Gyaru: morto ou underground?


SOCORRO! Quero voltar a ser gyaru!
Não, não vou deixar de ser pin-up se eu voltar a ser gyaru... E sendo sincera, minhas tentativas de gyaru foram bem falhas. Talvez eu não queira nem voltar, mas fazer direito dessa vez. De qualquer forma, tive até blog sobre isso. Está online ainda, caso interesse alguém (deixando a vergonha exposta pro mundo, dá-lhe Amyh! Pelo menos o layout é lindo, foi uma amiga que fez). Enfim.Quem acompanha o blog pelo pin-up e retrô deve estar se perguntando:


O QUE RAIOS É GYARU?

A palavra é o "katakanês" (ou "inglês ajaponesado") de "Gal", que além de ser uma gíria para "girl", é o nome de uma marca de jeans dos anos 70. O estilo surgiu durante os anos 90 entre garotas colegiais (as chamadas "kogals" ou "kogyaru") com um único propósito: rebelar contra os padrões de beleza do Japão e quebrar normas sociais. Só de olhar para uma dessas garotas, é visível que são o extremo oposto do que é considerado belo entre os japoneses: pele bronzeada, cabelo descolorido e roupas curtas. Alguns sub-estilos, como ganguro e manba, têm maquiagem extremamente chamativa que não tem a intenção de ser bonita, mas sim chocante. Por causa das kogals, é comum que, mesmo após a graduação, continuem vestindo uniformes casualmente.

Kogal

Manba

O estilo ganhou várias vertentes e revistas, que são consideradas quase como "bíblias" por conterem tutoriais de cabelo e maquiagem, várias montagens de outfit, reportagens sobre lifestyle e muito mais. Uma dessas revistas, a Koakuma Ageha (que ilustra a primeira imagem do post), era inicialmente voltada exclusivamente para gals que trabalham como hostess (acompanhantes de luxo - não exatamente prostitutas, mas garotas que você paga em um bar para conversar e beber com você, como se fosse sua "date"). Com a popularidade do estilo, passou a ser mais abrangente, mostrar também Hime Gyaru e as gals que se vestem como as da revista (cabelos grandes, maquiagem dramática, muitos babados mas com uma cara bem mais madura que kogal) foram chamadas de "agejo". Com a revista Popteen, vertentes mais "diluídas" como Himekaji, Romagyaru e Shiro Gyaru ganharam visibilidade, enquanto a Egg, a mais tradicional, era responsável por levar os sub-estilos mais extremos, divertidos ou "raiz", como Kuro Gyaru, Amekaji, Ganguro/Manba e Kogal, e tinha o slogan "Get wild & be sexy". Resumidamente, gyaru ganhou vertentes o suficiente para agradar à todos os gostos. E acreditem, eu nem mencionei todos.

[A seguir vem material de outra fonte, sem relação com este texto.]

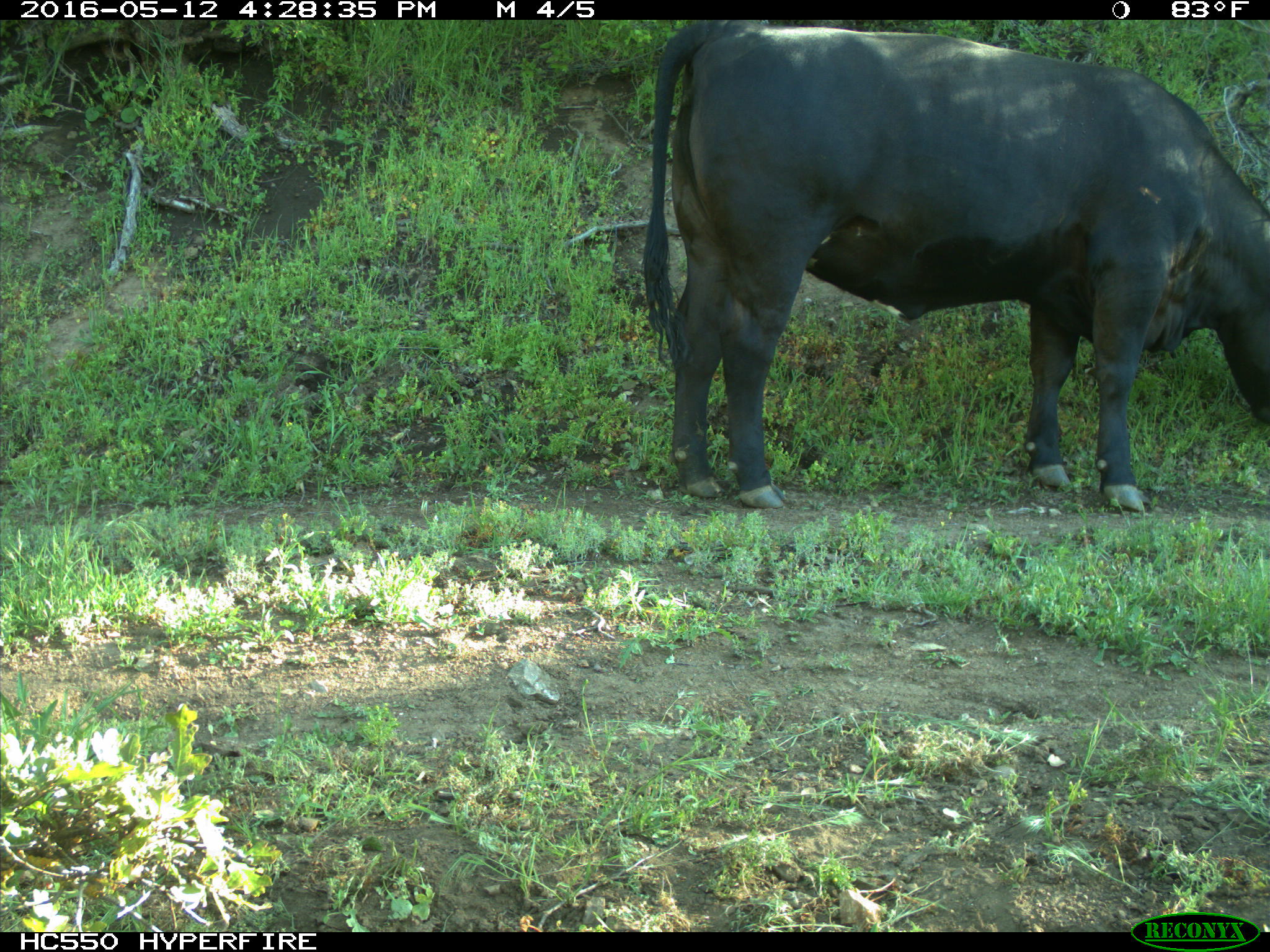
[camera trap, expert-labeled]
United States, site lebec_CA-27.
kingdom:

Uma das coisas mais legais sobre as revistas é que elas sempre abriam audições e permitiam que as leitoras enviassem cartas com fotos e informações para que elas pudessem vir a se tornar modelos fixas nas publicações, logo todas as garotas que apareciam ali realmente faziam parte do estilo e frequentavam a cena.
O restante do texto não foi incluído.